Так сцена за сценой и день за днём заполнялись тетради. И к середине июля были исписаны до последней страницы.
Читку обоих сценариев устроили в один день: «Базар похоти» – до ужина, а «Броненосец» как вещь серьёзную и требующую длительного обсуждения – после.
Презентуя первый опус, Эйзен внимательнее всего следил за лицом Нунэ – именно она предполагалась режиссёром будущей ленты вместе с начинающим Валерием Инкижиновым. Женщина, снимающая фильм о борделе, – как это всё же пикантно! Да не просто женщина, а член РСДРП с тысяча девятьсот лохматого года; до революции арестантка и ссыльница, стачкистка, подпольщица, а после – депутат Петросовета и член ревкома. Ни разу во время читки не уронила Нунэ чести большевика: ангельское личико её даже не дрогнуло, когда автор в красках живописал сцены изнасилования (их было ровно семь штук на сценарий), секса по согласию (этих было девять), самоубийства (три штуки), убийства (также три, включая удушение младенца подушкой), одно массовое заражение сифилисом солдат вражеской армии и одну массовую же смерть от пожара.
После оглашения финальных титров «Не с проститутками боритесь, а с породившим их строем!» слушатели захлопали, Гриша даже вскочил от чувств. Шутко отметил «крайне высокую концентрацию социальных проблем на полтора часа фильма». Немногословная Нунэ только кивнула: хорошо получилось, берём в работу.
Второй текст вызвал дебаты. Сложность матросского сюжета, как и любого сюжета «1905 года», была в том, что из реальных событий двадцатилетней давности требовалось аккуратно отобрать и смонтировать лишь те, что безупречно ложились в канву революционной идеи. (Отбор очень даже напоминал «осовечивание» заграничных фильмов с Эсфирь Шуб, хотя, пожалуй, «осовечивать» реальную историю было легче: в отличие от готовых кинолент жизнь предлагала для монтажа безграничные возможности.) А уже отобранные события до́лжно эмоционально раскрасить и преподнести зрителю в виде драматического действа. В этом трюке для Эйзена тоже не было ничего нового: подобное проделывал в «Стачке».
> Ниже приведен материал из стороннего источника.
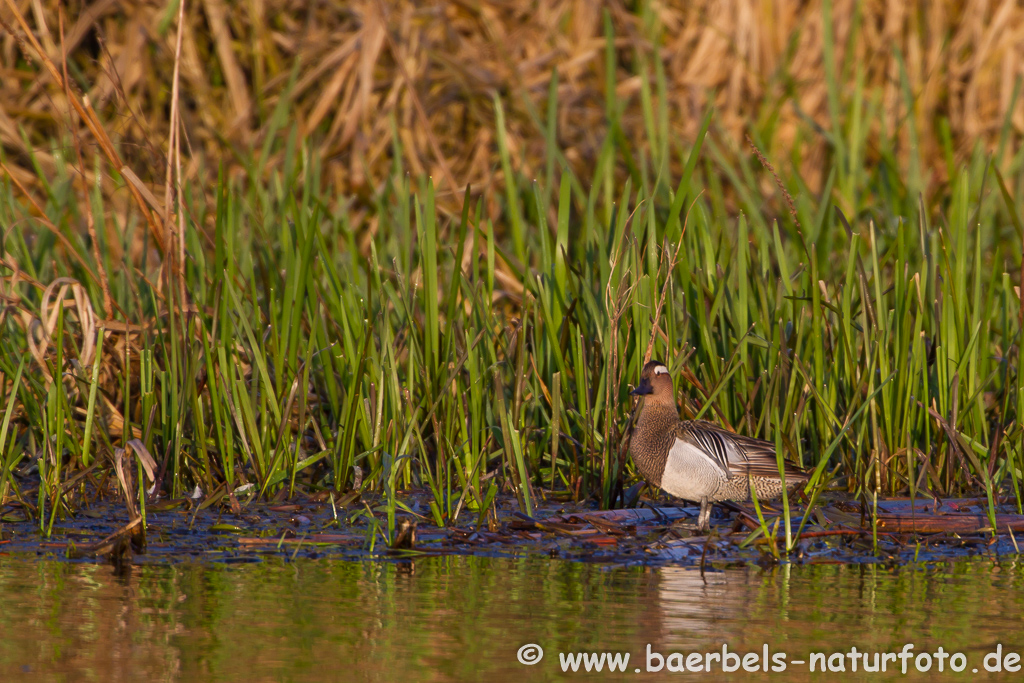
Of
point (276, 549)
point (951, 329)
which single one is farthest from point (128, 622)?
point (951, 329)

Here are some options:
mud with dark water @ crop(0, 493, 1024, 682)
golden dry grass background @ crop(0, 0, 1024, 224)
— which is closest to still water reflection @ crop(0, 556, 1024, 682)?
mud with dark water @ crop(0, 493, 1024, 682)

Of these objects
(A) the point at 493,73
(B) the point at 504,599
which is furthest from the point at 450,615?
(A) the point at 493,73

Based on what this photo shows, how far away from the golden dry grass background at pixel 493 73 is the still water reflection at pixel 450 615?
518 centimetres

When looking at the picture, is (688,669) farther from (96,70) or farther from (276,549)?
(96,70)

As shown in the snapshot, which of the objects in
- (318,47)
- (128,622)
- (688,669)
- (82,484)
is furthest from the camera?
(318,47)

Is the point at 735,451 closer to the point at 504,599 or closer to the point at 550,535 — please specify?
the point at 550,535

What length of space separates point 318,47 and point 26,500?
17.3ft

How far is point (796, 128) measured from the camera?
31.7 feet

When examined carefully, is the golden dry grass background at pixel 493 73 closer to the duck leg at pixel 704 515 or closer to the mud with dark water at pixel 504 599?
the duck leg at pixel 704 515

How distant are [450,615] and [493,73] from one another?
6.57 m

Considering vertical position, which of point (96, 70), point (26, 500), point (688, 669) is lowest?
point (26, 500)

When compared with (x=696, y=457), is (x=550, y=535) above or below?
below

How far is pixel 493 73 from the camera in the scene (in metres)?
9.57

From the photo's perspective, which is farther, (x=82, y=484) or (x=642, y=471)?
(x=82, y=484)
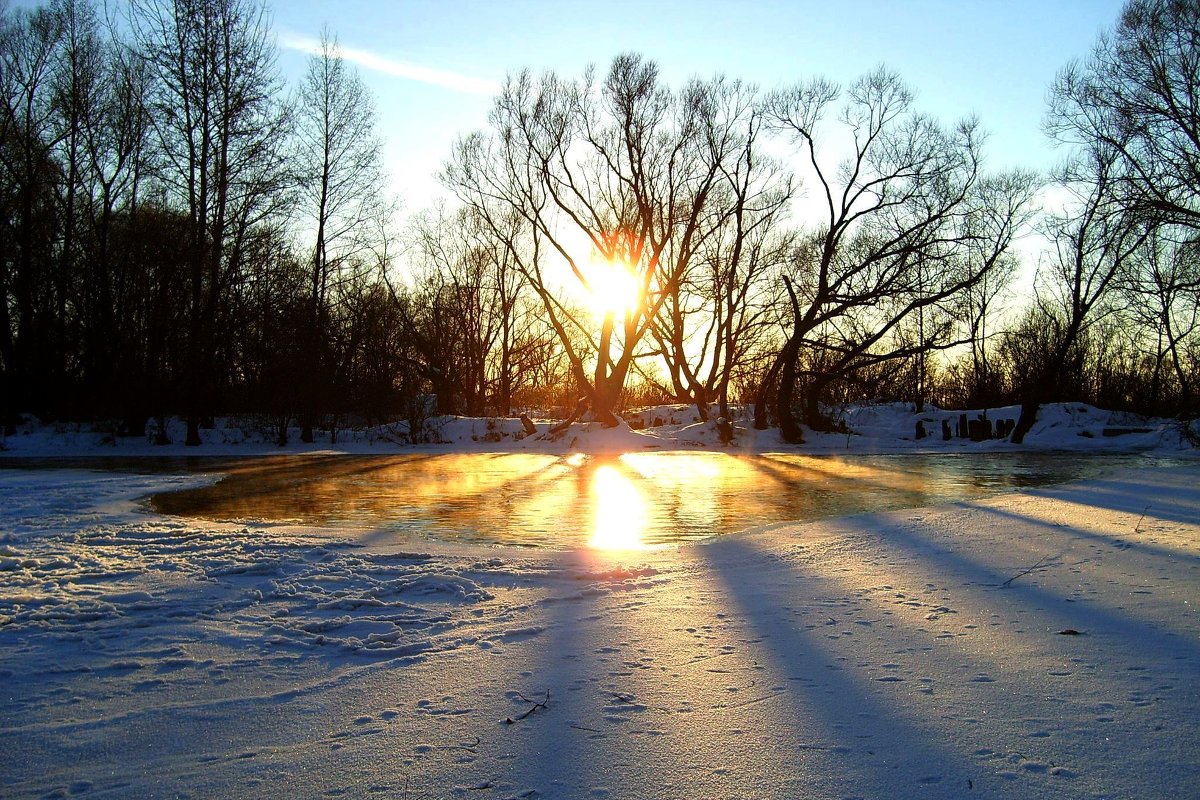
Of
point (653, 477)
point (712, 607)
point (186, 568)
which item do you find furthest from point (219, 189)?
point (712, 607)

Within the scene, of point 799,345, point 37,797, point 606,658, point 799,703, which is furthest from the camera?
point 799,345

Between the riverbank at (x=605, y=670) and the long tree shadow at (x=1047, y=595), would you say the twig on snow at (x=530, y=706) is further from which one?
the long tree shadow at (x=1047, y=595)

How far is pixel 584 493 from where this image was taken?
12.6m

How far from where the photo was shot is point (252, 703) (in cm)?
355

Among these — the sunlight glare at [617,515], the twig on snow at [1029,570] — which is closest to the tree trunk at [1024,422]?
the sunlight glare at [617,515]

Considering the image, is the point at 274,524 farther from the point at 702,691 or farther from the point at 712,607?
the point at 702,691

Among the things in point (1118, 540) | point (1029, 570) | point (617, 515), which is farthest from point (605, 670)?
point (617, 515)

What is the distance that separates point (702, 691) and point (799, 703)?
1.44 ft

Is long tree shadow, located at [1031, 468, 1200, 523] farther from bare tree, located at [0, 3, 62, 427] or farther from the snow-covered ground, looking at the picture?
bare tree, located at [0, 3, 62, 427]

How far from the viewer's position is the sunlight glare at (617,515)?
774 cm

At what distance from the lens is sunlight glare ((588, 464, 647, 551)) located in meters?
7.74

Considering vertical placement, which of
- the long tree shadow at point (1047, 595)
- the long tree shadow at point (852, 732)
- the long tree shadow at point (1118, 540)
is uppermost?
the long tree shadow at point (1118, 540)

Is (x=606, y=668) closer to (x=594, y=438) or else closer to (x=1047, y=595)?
(x=1047, y=595)

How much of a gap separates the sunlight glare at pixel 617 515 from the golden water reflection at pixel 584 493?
20 millimetres
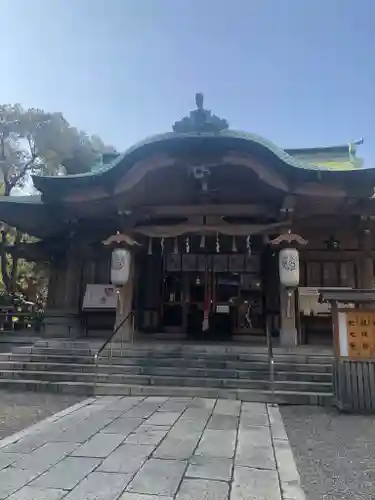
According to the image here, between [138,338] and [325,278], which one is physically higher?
[325,278]

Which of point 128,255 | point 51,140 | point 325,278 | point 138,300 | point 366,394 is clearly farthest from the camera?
point 51,140

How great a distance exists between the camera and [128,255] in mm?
9852

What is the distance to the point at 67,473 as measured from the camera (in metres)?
3.44

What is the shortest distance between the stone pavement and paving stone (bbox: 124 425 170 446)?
0.01 metres

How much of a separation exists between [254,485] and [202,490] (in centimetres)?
44

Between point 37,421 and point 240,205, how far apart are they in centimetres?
691

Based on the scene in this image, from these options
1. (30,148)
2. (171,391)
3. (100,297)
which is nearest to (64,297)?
(100,297)

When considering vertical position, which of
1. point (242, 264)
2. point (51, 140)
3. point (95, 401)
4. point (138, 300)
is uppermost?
point (51, 140)

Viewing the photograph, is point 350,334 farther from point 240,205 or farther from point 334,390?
point 240,205

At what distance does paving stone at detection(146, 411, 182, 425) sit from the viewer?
527cm

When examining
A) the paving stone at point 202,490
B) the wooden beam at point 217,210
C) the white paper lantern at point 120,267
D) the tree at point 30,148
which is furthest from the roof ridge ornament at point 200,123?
the tree at point 30,148

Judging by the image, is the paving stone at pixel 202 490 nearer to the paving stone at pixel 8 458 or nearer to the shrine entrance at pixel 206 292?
the paving stone at pixel 8 458

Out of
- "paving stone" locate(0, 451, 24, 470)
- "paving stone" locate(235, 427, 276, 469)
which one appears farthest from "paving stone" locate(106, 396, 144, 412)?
"paving stone" locate(0, 451, 24, 470)

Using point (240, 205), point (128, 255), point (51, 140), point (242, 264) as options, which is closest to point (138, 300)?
point (128, 255)
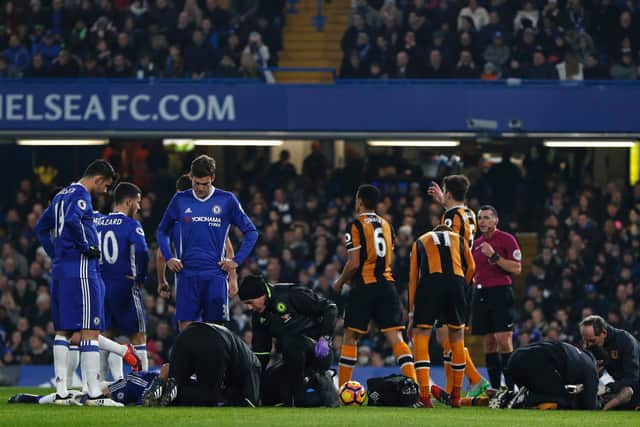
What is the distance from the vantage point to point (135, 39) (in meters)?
27.6

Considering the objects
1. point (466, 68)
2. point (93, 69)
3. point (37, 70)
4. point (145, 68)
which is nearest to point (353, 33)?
point (466, 68)

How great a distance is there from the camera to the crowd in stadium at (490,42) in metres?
27.2

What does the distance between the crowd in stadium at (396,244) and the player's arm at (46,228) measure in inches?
382

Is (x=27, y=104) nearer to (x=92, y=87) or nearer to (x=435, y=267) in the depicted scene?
(x=92, y=87)

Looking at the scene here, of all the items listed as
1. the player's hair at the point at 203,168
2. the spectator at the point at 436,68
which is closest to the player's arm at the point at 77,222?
the player's hair at the point at 203,168

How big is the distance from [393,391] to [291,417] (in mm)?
2769

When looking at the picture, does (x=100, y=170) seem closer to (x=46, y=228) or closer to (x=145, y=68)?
(x=46, y=228)

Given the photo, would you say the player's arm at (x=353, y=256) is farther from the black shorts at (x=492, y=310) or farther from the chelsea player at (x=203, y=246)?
the black shorts at (x=492, y=310)

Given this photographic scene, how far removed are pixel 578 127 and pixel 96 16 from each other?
30.5 feet

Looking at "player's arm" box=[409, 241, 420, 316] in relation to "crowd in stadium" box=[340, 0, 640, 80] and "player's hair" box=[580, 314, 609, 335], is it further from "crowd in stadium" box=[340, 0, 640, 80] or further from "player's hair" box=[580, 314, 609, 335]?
"crowd in stadium" box=[340, 0, 640, 80]

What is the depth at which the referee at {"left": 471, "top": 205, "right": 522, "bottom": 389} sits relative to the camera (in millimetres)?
16453

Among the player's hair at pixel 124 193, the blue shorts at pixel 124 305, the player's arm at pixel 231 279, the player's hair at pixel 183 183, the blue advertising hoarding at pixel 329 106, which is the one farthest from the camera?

Вопросов перед автором сценария и слушателями вставало множество. Отразить ли в фильме роль социал-демократического движения, фактически взявшего на себя руководство мятежом, или представить его как порыв матросских масс? (Конечно да – именно порыв, именно масс, и только так.) Показать ли, что в мятеже приняла участие не вся команда, а только небольшая её часть? (Конечно нет.) Признать ли, что мятеж случился под воздействием выпитой на голодный желудок водки? (Разумеется, нет.) Рассказать ли, что всё началось от случайного выстрела в чайку, а первую пулю в человека пустил предводитель восстания Вакуленчук? (Нет, разумеется. Из Вакуленчука сделать героя и невинную – невиннейшую! – жертву.) А финал? Что делать с тем, что мятежный броненосец после побега из русских вод помыкался по Чёрному морю, помыкался, да и сдался-таки румынским властям? (Отрезать бесславное охвостье и не показывать вовсе.)